● **WORK INSTRUCTIONS**:
Add 96 to every distance in the answers, and write out in full every line of the listing from the line containing "From the viewer's" through the end of the listing, inclusive.

● **MATERIAL PROVIDED**:
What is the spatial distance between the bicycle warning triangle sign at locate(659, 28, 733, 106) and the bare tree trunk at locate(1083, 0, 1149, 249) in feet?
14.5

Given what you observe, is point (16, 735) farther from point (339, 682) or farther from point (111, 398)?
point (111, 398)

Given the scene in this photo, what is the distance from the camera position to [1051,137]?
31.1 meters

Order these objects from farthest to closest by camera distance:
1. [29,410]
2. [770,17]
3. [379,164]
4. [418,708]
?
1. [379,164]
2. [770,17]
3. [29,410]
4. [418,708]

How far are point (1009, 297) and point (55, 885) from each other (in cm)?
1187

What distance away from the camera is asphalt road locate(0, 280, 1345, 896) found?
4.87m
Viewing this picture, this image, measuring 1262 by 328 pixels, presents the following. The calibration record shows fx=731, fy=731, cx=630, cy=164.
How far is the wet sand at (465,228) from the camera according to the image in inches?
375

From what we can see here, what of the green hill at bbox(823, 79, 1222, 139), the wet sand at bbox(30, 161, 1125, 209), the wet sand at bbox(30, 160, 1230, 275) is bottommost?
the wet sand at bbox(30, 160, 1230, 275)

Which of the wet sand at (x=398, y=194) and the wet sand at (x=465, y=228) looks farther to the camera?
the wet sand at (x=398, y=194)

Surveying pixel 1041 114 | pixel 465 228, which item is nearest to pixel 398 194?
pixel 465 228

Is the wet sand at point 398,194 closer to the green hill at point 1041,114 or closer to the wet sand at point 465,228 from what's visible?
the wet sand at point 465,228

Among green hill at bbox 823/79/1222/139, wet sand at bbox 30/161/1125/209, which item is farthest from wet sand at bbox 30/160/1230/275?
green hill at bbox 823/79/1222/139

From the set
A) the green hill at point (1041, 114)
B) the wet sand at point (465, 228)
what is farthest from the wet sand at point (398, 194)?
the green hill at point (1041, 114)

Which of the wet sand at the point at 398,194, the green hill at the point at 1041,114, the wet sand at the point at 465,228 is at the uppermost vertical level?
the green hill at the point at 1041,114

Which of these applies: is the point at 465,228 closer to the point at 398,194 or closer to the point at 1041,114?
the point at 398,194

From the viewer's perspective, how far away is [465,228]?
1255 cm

● **EXPECTED ANSWER**:
From the viewer's perspective, how far away is [465,228]?
1351 cm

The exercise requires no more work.